- Study text -
※ ※ ※

Tea and nostalgia

A very good friend of mine who’s a Tennessee native introduced me to a beverage from her childhood a while back. Karen’s parents and grandparents used to mix Kool-Aid and sweet tea for them, in a half-and-half ratio. It’s really refreshing, without the overwhelming sweetness of straight Kool-Aid, perfect for my palate, which is stalled at the chronological age of 12 years.

However, up until a week ago, I always mixed Kool-Aid and UNsweetened tea–if I’m drinking iced tea, that’s all I want in it is tea. But last week I was trying to use up the remaining half-gallon bottle of ReaLemon juice before the expiration date (darn you, Sam’s Club), and I put some into my unsweet tea. Actually, I put quite a lot in there, to the point where it was quite puckery. I had to sweeten the tea with Splenda to make it drinkable.

When I took a sip of that very sweet, very lemony tea, I shot backward in time to my childhood, when my father and I would make ourselves glasses of Lipton Instant Iced Tea with Lemon. We’d put way too many spoonfuls of that instant tea into the glass, and stirred and stirred forever until it finally dissolved into a muddy-looking slurry of tea, sugar and lemon. We’d sit in the side yard under the big elm tree, in aluminum lawn chairs laced with nylon strapping that my father re-wove every few years, and I’d run in every so often to make us a refill.

※ ※ ※

- Supplied material -

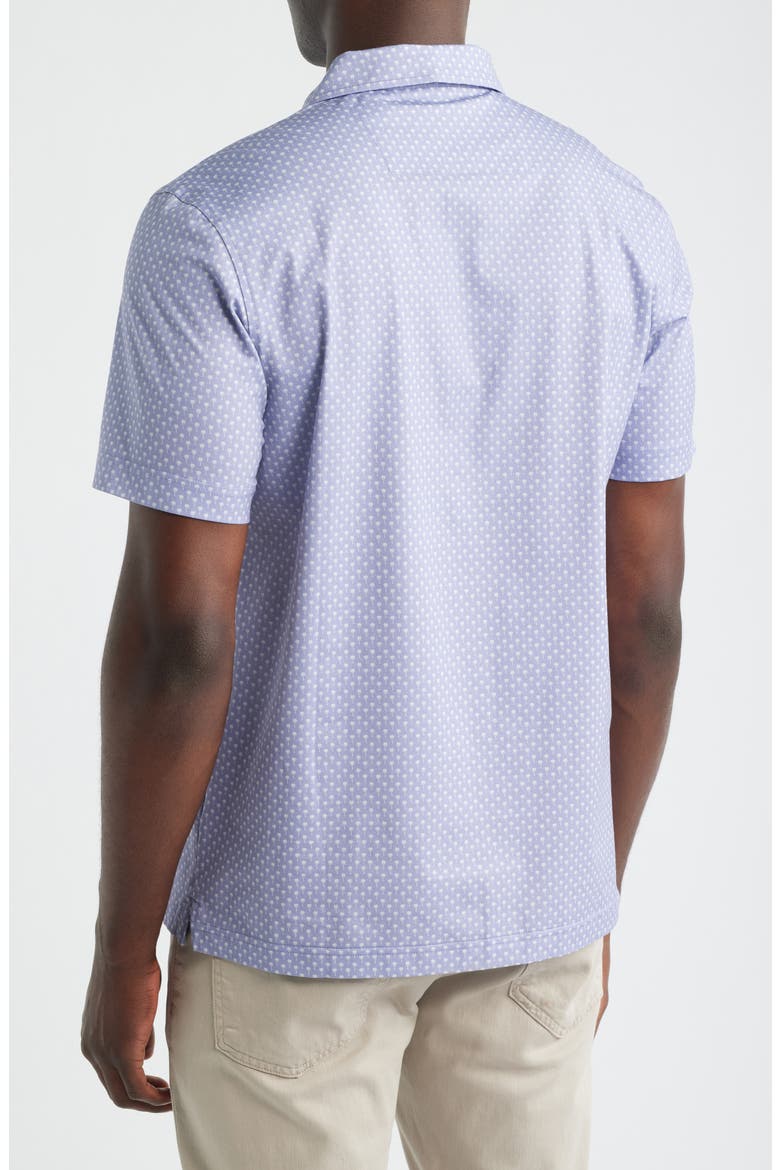 Victor OoohCotton® Palm Tree Print Polo, Alternate, color, LILAC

※ ※ ※

- Task requirements -
Copy the tea piece from "When I took" to "us a refill.", substituting "maple" for "elm". The data is separate material from the tea piece.

- Answer for this exercise -
When I took a sip of that very sweet, very lemony tea, I shot backward in time to my childhood, when my father and I would make ourselves glasses of Lipton Instant Iced Tea with Lemon. We’d put way too many spoonfuls of that instant tea into the glass, and stirred and stirred forever until it finally dissolved into a muddy-looking slurry of tea, sugar and lemon. We’d sit in the side yard under the big maple tree, in aluminum lawn chairs laced with nylon strapping that my father re-wove every few years, and I’d run in every so often to make us a refill.